**Input**
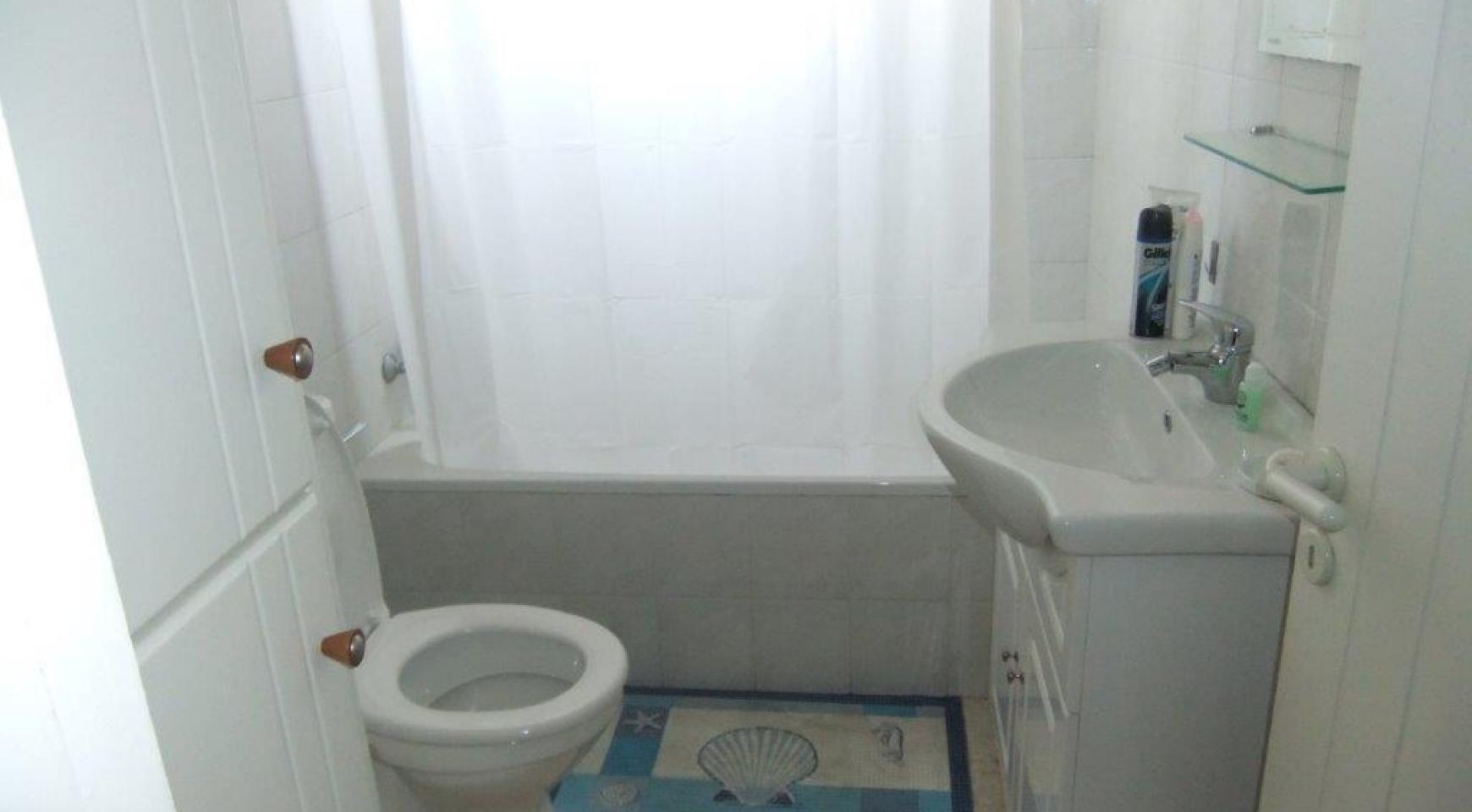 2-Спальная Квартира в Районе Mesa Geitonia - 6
---
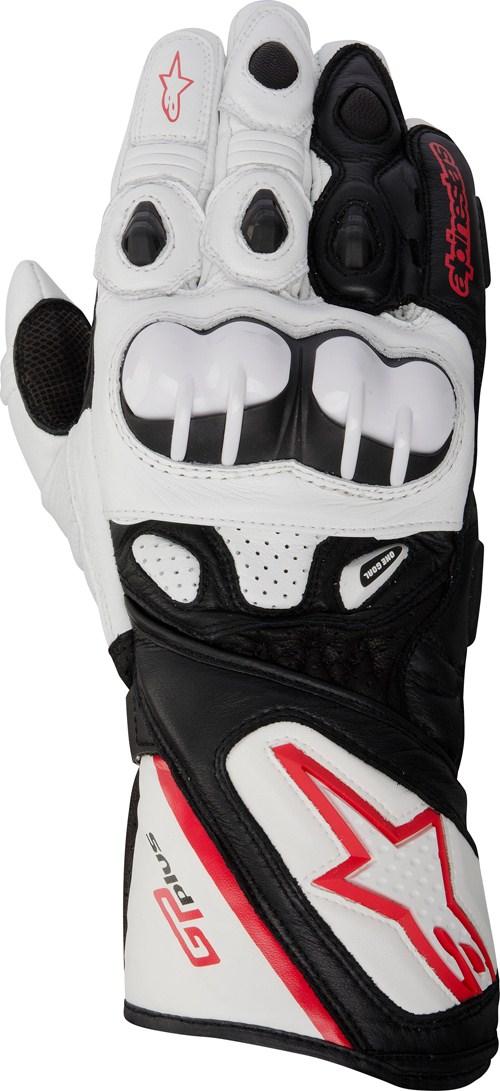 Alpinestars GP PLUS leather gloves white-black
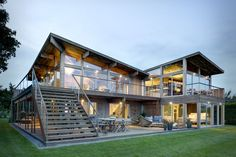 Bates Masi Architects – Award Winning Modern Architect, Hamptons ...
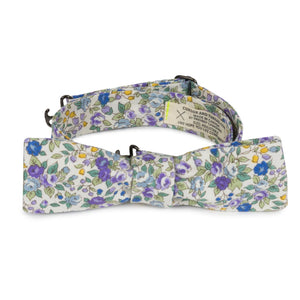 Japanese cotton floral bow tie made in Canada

**Your task**
Range to copy from the listing above: the line with "Bates Masi Architects" through the line with "Japanese cotton floral". Transcribe it exactly and skip the pictures.

**Result of the task**
 Bates Masi Architects – Award Winning Modern Architect, Hamptons ...
 Japanese cotton floral bow tie made in Canada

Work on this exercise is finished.